(Page-level text extractions)
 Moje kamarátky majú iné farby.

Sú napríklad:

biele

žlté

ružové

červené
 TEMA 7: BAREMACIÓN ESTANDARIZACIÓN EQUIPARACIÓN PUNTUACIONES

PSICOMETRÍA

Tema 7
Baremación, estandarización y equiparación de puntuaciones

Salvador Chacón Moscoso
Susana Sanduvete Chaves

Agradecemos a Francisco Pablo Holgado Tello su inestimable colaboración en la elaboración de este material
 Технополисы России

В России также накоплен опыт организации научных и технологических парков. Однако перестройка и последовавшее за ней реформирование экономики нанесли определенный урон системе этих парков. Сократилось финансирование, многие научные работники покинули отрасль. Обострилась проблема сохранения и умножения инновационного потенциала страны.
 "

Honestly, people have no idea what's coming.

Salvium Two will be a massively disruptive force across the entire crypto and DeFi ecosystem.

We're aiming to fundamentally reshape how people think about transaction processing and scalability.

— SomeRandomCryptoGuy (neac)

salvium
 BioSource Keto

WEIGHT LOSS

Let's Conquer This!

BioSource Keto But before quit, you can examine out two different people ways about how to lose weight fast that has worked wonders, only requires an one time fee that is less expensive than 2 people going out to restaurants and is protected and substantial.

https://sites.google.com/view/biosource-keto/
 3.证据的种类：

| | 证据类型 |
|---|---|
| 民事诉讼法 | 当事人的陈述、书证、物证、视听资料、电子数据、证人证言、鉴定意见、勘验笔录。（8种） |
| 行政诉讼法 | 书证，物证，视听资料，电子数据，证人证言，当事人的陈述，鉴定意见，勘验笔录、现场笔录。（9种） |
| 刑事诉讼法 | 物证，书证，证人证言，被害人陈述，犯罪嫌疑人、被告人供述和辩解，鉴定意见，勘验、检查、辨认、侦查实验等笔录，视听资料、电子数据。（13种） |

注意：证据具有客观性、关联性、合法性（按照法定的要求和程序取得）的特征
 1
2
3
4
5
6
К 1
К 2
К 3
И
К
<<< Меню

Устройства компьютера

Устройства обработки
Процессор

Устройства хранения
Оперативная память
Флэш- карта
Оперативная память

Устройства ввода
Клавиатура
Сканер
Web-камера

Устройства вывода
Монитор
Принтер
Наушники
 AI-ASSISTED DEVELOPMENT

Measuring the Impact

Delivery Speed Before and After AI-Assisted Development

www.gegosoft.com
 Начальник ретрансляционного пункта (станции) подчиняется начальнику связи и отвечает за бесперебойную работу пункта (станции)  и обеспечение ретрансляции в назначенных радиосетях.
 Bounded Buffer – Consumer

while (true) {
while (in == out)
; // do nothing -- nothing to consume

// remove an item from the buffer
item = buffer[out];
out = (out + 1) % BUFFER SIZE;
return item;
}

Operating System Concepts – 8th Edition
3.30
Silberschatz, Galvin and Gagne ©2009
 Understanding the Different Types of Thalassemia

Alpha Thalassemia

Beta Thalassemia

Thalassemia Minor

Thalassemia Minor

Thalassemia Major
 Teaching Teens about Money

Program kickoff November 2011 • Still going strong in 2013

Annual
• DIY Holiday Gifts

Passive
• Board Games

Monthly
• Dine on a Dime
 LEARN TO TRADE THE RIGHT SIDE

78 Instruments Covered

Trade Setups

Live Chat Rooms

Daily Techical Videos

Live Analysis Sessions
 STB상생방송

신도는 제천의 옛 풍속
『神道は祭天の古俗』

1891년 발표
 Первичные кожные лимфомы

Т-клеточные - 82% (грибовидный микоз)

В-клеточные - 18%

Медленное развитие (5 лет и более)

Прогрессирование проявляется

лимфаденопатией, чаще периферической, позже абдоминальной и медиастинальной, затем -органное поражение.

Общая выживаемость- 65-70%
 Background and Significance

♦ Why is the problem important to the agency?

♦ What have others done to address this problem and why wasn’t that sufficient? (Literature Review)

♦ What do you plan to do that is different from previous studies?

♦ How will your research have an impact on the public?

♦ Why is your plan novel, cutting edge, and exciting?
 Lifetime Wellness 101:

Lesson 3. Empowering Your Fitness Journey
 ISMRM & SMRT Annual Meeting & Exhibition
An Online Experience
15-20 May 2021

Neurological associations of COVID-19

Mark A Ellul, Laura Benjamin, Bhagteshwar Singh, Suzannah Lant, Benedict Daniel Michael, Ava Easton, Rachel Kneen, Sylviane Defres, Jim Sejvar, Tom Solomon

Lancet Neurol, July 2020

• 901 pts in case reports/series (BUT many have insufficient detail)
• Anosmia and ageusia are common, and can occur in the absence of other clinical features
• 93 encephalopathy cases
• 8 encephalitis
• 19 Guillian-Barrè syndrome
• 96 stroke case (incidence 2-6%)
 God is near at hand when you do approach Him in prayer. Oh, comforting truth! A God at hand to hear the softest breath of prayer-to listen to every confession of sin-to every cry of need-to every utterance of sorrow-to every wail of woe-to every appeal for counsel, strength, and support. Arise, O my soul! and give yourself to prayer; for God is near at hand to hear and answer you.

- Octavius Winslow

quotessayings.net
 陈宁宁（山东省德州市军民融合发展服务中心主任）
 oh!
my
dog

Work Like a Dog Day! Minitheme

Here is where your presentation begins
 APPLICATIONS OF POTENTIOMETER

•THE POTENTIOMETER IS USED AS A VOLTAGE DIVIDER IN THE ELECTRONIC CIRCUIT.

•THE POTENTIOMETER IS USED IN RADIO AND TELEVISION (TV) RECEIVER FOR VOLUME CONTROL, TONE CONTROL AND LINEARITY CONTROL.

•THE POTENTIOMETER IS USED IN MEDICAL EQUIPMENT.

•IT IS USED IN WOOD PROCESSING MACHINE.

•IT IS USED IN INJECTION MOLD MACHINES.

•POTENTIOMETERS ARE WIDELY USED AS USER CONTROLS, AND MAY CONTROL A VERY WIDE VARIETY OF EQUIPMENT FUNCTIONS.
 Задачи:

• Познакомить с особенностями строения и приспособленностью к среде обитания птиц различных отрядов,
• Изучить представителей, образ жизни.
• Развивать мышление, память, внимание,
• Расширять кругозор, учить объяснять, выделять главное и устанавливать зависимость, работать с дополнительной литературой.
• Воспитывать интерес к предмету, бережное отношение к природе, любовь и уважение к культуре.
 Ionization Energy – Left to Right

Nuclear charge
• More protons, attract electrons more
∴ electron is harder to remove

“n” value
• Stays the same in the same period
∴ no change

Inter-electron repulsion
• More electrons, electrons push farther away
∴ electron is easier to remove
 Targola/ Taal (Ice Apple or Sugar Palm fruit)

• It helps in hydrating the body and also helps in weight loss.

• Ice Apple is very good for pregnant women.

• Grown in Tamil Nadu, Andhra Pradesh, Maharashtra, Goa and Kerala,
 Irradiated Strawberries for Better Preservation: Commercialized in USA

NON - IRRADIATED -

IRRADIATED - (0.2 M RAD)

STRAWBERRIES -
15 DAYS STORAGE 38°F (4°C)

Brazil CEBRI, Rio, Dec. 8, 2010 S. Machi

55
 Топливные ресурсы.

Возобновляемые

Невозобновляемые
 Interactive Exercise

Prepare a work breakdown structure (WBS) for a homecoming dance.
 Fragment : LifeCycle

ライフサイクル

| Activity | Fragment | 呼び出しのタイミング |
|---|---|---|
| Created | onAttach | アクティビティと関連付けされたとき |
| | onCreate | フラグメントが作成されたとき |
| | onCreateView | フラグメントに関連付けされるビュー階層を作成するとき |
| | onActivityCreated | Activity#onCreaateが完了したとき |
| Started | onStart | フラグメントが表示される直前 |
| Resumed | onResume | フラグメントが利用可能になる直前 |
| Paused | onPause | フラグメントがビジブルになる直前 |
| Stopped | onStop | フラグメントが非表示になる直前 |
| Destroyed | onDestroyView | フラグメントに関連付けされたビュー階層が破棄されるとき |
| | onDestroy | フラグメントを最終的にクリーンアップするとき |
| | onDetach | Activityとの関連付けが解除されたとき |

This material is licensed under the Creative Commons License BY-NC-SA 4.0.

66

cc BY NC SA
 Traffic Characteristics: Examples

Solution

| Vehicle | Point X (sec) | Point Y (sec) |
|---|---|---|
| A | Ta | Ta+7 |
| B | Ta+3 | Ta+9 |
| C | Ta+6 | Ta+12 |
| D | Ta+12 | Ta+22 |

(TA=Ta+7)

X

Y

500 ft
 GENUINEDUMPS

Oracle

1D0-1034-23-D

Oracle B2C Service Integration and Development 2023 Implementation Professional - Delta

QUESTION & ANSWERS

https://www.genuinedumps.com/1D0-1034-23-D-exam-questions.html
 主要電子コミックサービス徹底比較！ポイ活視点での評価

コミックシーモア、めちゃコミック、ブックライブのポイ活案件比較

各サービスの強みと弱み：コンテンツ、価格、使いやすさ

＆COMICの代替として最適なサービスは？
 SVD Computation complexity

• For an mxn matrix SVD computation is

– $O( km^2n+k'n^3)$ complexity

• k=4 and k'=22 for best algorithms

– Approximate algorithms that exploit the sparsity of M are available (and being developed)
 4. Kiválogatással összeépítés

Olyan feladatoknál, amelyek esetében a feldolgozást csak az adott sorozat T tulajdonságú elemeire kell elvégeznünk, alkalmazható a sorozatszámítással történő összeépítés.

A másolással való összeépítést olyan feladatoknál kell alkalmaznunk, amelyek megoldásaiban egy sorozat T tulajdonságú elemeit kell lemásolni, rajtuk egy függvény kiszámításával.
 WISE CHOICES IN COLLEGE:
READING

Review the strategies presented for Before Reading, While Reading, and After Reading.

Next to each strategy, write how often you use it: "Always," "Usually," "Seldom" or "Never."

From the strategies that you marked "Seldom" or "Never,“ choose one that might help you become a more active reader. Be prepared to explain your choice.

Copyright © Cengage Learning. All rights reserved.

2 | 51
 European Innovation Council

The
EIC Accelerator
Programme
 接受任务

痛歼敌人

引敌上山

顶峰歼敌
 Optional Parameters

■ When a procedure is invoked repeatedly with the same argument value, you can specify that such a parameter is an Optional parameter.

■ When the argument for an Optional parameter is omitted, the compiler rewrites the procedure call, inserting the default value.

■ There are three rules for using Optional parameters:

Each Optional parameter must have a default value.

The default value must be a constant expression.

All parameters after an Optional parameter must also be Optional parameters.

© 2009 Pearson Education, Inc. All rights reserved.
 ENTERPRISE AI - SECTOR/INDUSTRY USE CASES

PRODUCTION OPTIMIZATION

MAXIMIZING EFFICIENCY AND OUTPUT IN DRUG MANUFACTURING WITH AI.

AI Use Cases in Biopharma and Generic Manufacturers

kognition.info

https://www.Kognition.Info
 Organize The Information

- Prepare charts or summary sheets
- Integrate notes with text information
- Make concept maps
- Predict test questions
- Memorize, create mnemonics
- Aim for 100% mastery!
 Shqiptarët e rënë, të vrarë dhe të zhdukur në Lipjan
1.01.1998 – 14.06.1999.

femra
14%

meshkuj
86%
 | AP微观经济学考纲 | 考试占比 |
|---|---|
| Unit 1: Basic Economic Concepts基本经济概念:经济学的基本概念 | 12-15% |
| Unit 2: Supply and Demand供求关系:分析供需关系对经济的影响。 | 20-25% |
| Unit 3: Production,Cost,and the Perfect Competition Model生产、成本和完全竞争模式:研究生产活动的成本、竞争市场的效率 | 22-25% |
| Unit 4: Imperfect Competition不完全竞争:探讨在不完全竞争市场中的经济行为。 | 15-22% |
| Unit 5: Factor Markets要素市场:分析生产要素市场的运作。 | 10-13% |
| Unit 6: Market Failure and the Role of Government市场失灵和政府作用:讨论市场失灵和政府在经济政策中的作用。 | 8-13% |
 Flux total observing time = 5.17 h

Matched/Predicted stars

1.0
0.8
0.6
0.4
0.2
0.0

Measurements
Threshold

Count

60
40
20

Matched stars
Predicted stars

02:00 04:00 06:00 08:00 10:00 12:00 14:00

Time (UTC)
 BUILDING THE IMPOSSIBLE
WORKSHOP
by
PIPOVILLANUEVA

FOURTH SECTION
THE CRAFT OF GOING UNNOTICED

▶ _WORK ORDER_: Count the lines of the data above where the string "Never" shows up; reply with the number only.

▶ _SOLUTION TO THIS TASK_: 2